Provided records Block Start
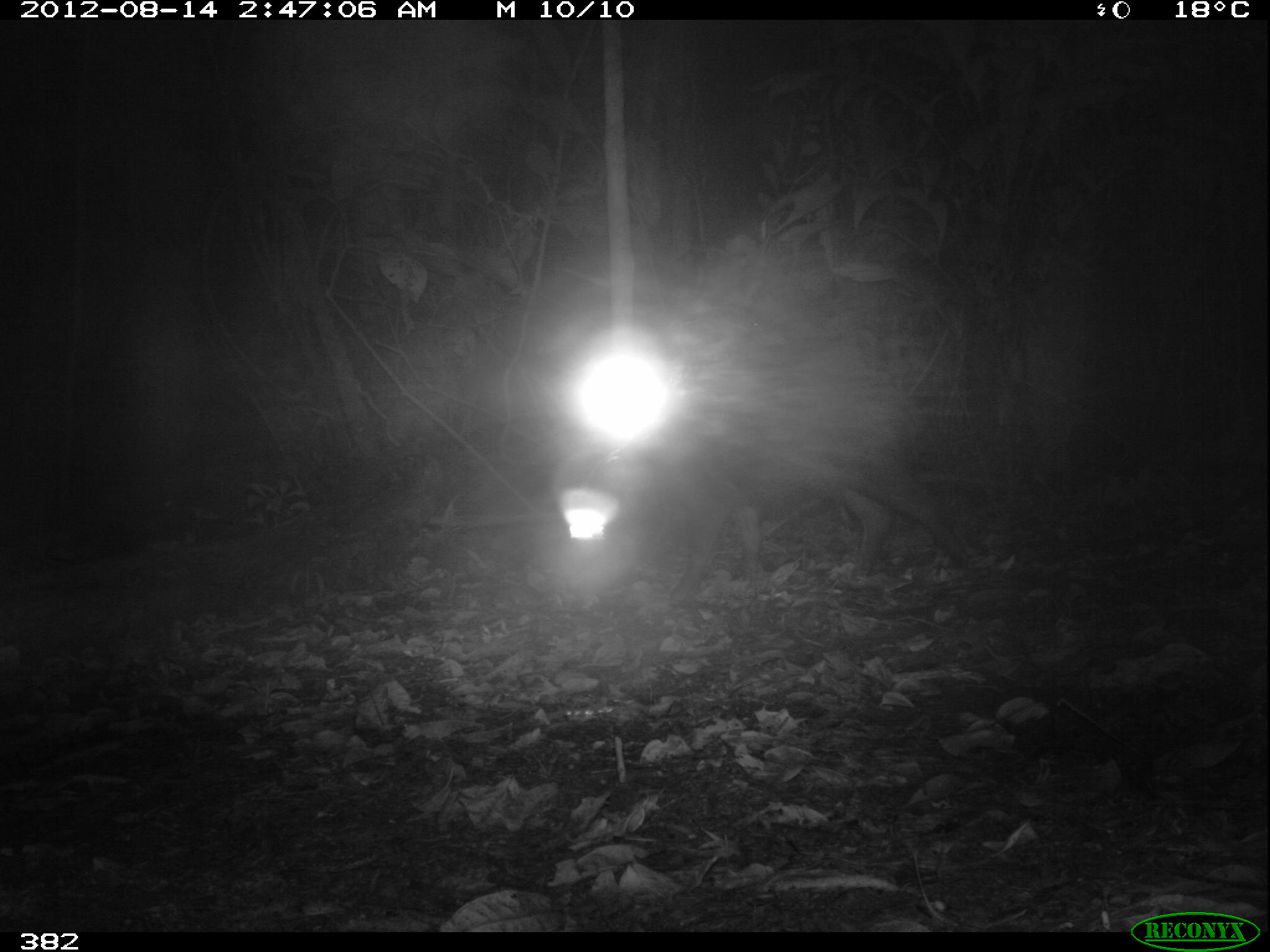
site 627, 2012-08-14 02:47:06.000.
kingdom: Animalia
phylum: Chordata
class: Mammalia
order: Artiodactyla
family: Tayassuidae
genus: Tayassu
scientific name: Tayassu pecari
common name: white-lipped peccary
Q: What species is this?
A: Tayassu pecari (white-lipped peccary).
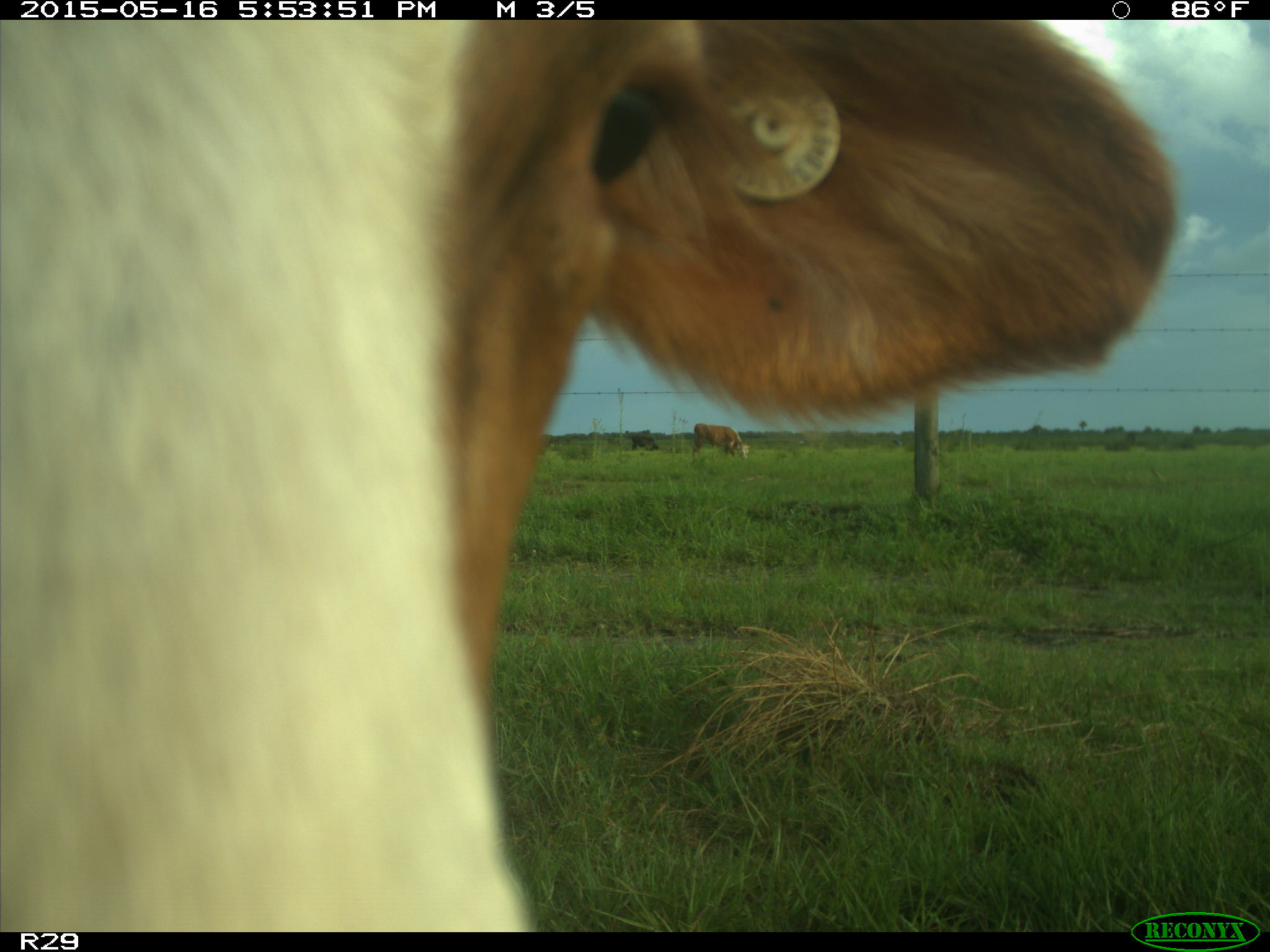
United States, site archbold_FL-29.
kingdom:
Provided records Block End
* **What to work on**
Skip the pictures and retype exactly the lines from the one that contains "kingdom: Animalia" to the last line of the records.

* **Result of the task**
kingdom: Animalia
phylum: Chordata
class: Mammalia
order: Artiodactyla
family: Tayassuidae
genus: Tayassu
scientific name: Tayassu pecari
common name: white-lipped peccary
Q: What species is this?
A: Tayassu pecari (white-lipped peccary).
United States, site archbold_FL-29.
kingdom:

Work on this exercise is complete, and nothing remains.